Proprietary Petrel FTM Plug-In
Fault properties were generated from the Shell FTM tool. The results were analyzed to understand the likely effects on cross-fault fluid flow. The algorithm is underpinned with geology and reservoir properties and is deployed as a plug-in. It automatically calculates fault seal factors for all grid-cell connections using structural model and reservoir properties that already exist in the static reservoir model. Compartmentalization and production behavior observed in Egret field provided an opportunity to apply the plug-in and investigate dynamic fault-seal breakdown across one of the faults during production at a drawdown of approximately 6,000 psi. From the location of the producer well, the key fault that could break down and affect production is most likely the fault separating Compartment A and the northern block.
Production Analysis
The objectives of performing production analysis were to estimate connected oil volume during a rapid pressure depletion phase and verify influx of fluid and pressure support from another compartment into the producing block. The numerical interpretation method was used. Results were achieved by changing the fault transmissibility multiplier on the fault until a satisfactory match on historical production data is obtained.
The pressure-depletion profile shows that fault-seal breakdown occurred before the perforation of the Pentland formation; hence, production analysis was restricted to the Skagerrak historical production data.
Deconvolution
A.C. Gringarten’s 2010 paper “Practical Use of Well-Test Deconvolution” (Paper SPE 134534) showed how deconvolution can be used to identify compartmentalization and pressure recharge from other layers, which is difficult to observe from conventional analysis. A similar approach was applied in this work. The objectives here were to identify the fault where the fault seal had failed over the production time scale and estimate the distance traveled by the pressure transient after fault-seal breakdown. An attempt was made to predict the origin of fault-seal failure on the basis of distance obtained.
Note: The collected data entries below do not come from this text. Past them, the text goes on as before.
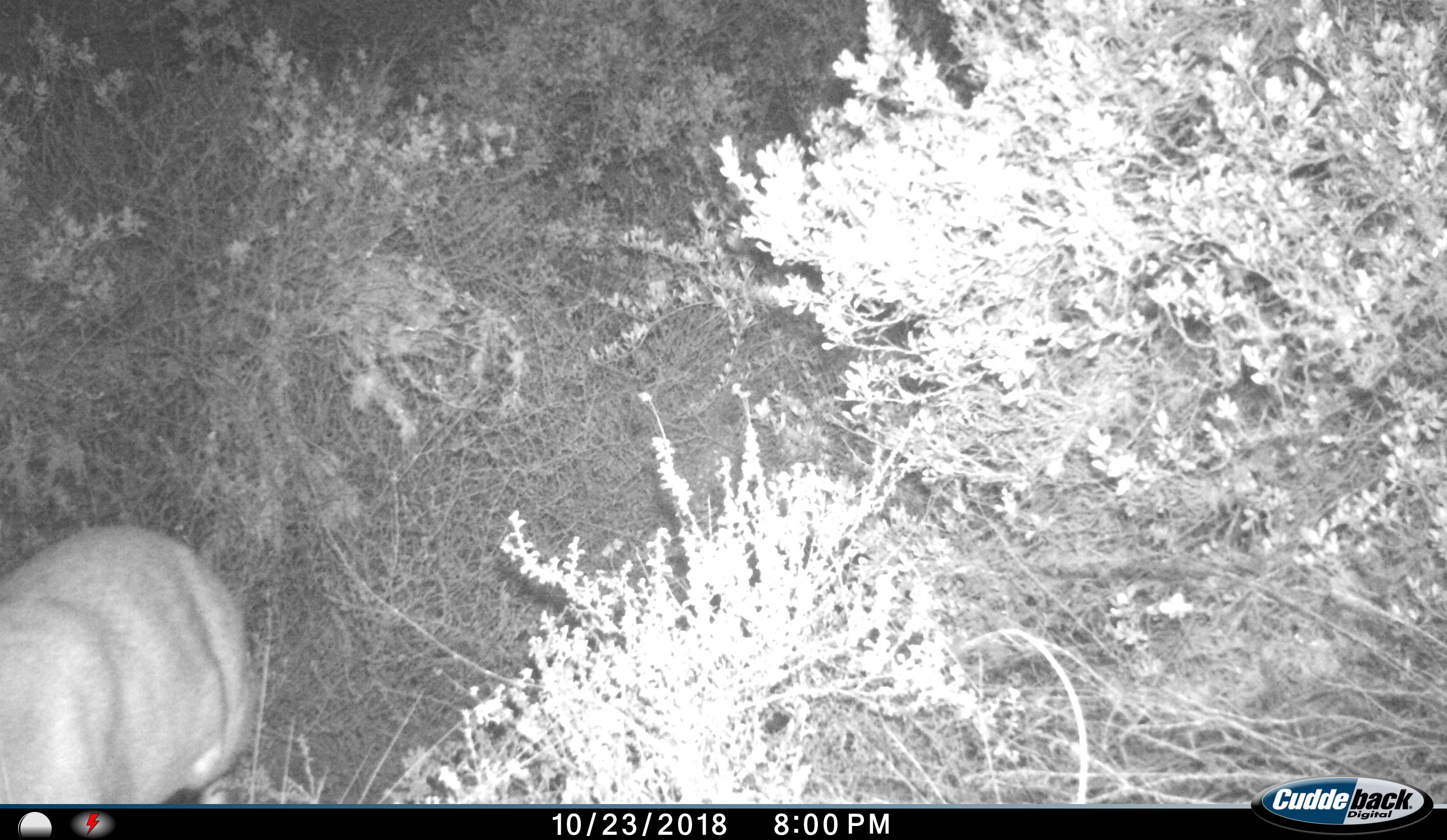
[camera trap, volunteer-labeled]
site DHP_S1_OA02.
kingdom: Animalia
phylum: Chordata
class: Mammalia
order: Artiodactyla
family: Bovidae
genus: Sylvicapra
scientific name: Sylvicapra grimmia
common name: common duiker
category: duikercommongrey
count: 1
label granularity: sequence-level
The analysis was also restricted to the Skagerrak historical production data because that was the period during which fault-seal breakdown was suspected to have occurred.
Results and Discussion
This paper presents three main methods used to identify dynamic fault-seal breakdown. The first involves the use of Shell’s proprietary FTM plug-in, while the other two use well-test analyses.
In the first approach, the dynamic fault-seal breakdown observed would have been difficult to resolve without the use of the FTM plug-in to assign varying geologically and petrophysically realistic fault properties along the fault. Calculated Egret fault permeabilities were cross plotted against mercury/air capillary-entry pressures from a global proprietary database, which showed that an entry pressure of 6,000 psi needs to be exceeded to allow flow across the fault.
The second fault-seal breakdown investigation technique on Skagerrak historical production data was performed with production-analysis software, which identified the leaky boundaries. History matching was achieved with low values of fault transmissibility multiplier. These low values suggest that the reservoir cannot be drained by a single producer.
The third technique used was deconvolution. Deconvolution not only identified the transmissible fault but also identified the region where dynamic fault-seal breakdown might have started. This was evident from the distance traveled by the pressure transient during the transition period.
Results obtained from production analyses, deconvolution, and the proprietary FTM plug-in indicate the likely faults where fault-seal breakdown could have occurred. The results areal so consistent with 2005 4D-seismicdata interpretation.